I am confused. Why do you have
hdf5in json, but use ADIOS output to.bp?
This is a default that PIConGPU sets to workaround a bug, it is ignored if HDF5 is not chosen for writing
Ah, thanks @franzpoeschel , I was not aware. Could you have a look and suggest how to investigate this issue?
It should actually require a bit less than 2x but depends on many factors how much exactly, so 2x should be safe.
With the ADIOS2 BP4 engine, data is staged in-memory and written upon closing the time step. This means that in that backend, you should actually have at least 2 times the device memory. I can have a more detailed look later.
@sbastrakov it actually works, the problem was linked to the proper configuration of ADIOS backend !
I have this warning tough in the .err output, may be you know what this means?
Warning: ADIOS2 backend does not support compression method blosc. Continuing without compression.
I believe it just means your json requests data compression via blosc, that is supported by ADIOS1 backend, but not ADIOS2. So you are currently running with ADIOS2 and no compression, but that is fine. In this case, you could remove the blosc configuration from json, but it also doesn't hurt now besides this warning printed.
I believe it just means your json requests data compression via blosc, that is supported by ADIOS1 backend, but not ADIOS2
More precisely, it is supported by ADIOS2, but only if ADIOS2 is compiled against blosc. If it's not, this warning will come up.
@sbastrakov it will be advantageous to use data compression in our case, we are using a Lustre filesystem. What does exaclty blosc ? can ADIOS2 use other kind of compression algorithm?
Unfortunately, I do not have experience with that. I can only suggest looking at openPMD API installation options, as I see from there, a few compression engines are supported but most marked experimental. Perhaps you could ask at their github about current state and practical side of using those, or maybe there are already related github discussions there.
Oh but just to give a general idea. From your workflow of using PIConGPU and postprocessing the results compression should be completely transparent. So one works with those files same way with and without compression. It just requires that openPMD API on both sides is compiled with support for that compression. So i would describe it more as advanced feature to optimize one's work, not as a functional difference.
Any idea why openPMD output trigger an out-of-memory ?
With your current configuration, you are using the BP4 engine of ADIOS2. With this engine, you should specify the InitialBufferSize to at least the size of a single output step (per MPI process). See here for more detailed info of memory usage of BP4.

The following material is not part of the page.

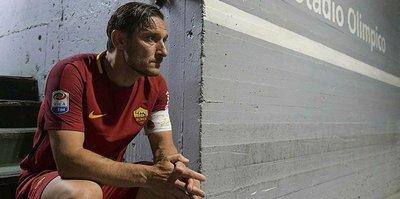 Totti, jübilesinin ardından ilk kez konuştu...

I see now that the LaserWakefield example does unfortunately not include how to do that. On the documentation page for the openPMD plugin, you can look it up however. In short, this is configured in openPMD via JSON, which is unfortunately a bit ugly to write with TBG:
TBG_openPMD="--openPMD.period 100 \
--openPMD.file simOutput \
--openPMD.ext bp \
--openPMD.json '{ \
\"adios2\": { \
\"engine\": { \
\"parameters\": { \
\"InitialBufferSize\": \"2GB\" \
} \
} \
} \
}'"
Specifying this correctly should improve memory usage.
Note that you need to specify this separately for --openPMD.json and --checkpoint.openPMD.json.
For compression: Running cmake . in the build folder of ADIOS2 should give you the available options. The documentation for the openPMD plugin in PIConGPU linked above includes an example how to activate compression. I'm a bit confused why you would receive warnings that blosc is not available, nowhere in your config do you request it?
We should add that stuff to our .cfg's.
Once BP5 stabilizes, we might want to go for BP5 as the default engine and use BP4 instead as a high-performance output engine only used if
- The user knows what he's doing and knows how to configure BP4 to actually be performant
- The user knows that the system has the memory that BP4 needs
For compression: Running
cmake .in the build folder of ADIOS2 should give you the available options. The documentation for the openPMD plugin in PIConGPU linked above includes an example how to activate compression. I'm a bit confused why you would receive warnings that blosc is not available, nowhere in your config do you request it?
Actually i requested it from the json definition:
TBG_ADIOS2_configuration="'{ \
\"adios2\": { \
\"dataset\": { \
\"operators\": [ { \
\"type\": \"blosc\" \
, \"parameters\": { \
\"clevel\": \"1\" \
, \"compressor\": \"zstd\" \
, \"doshuffle\": \"BLOSC_BITSHUFFLE\" \
} \
} ] \
} \
, \"engine\": { \
\"type\": \"file\" \
, \"parameters\": { \
\"BufferGrowthFactor\": \"1.1\" \
, \"InitialBufferSize\": \"32GB\" \
, \"AggregatorRatio\" : \"1\" \
} \
} \
} \
}'"
I can just remove the line with blosc right?
@denisbertini I think so. Just to reiterate, for your previous run it would just silence the warning. The compression was not used anyways there as openPMD + ADIOS2 build you used then didn't support it
OK so removing the blosc part create now other warnings
New configs:
TBG_ADIOS2_configuration2="'{ \
\"adios2\": { \
\"dataset\": { \
\"engine\": { \
\"type\": \"file\" \
, \"parameters\": { \
\"BufferGrowthFactor\": \"1.1\" \
, \"InitialBufferSize\": \"32GB\" \
, \"AggregatorRatio\" : \"1\" \
} \
} \
} \
} \
}'"
Warnings:
Warning: parts of the JSON configuration for ADIOS2 remain unused:
{"dataset":{"engine":{"parameters":{"AggregatorRatio":"1","BufferGrowthFactor":"1.1","InitialBufferSize":"32GB"},"type":"file"}}}
``
Oh, I guess one should remove the whole hierarchy if it becomes empty. So in your case also remove the line \"dataset\": { \. Sorry, I'm not really experienced with that.
Right !, it works thanks ! No warnings anymore !
@denisbertini Do you have any further questions/problems? If not please remember to close the issue ;)
No thanks, thanks for the info,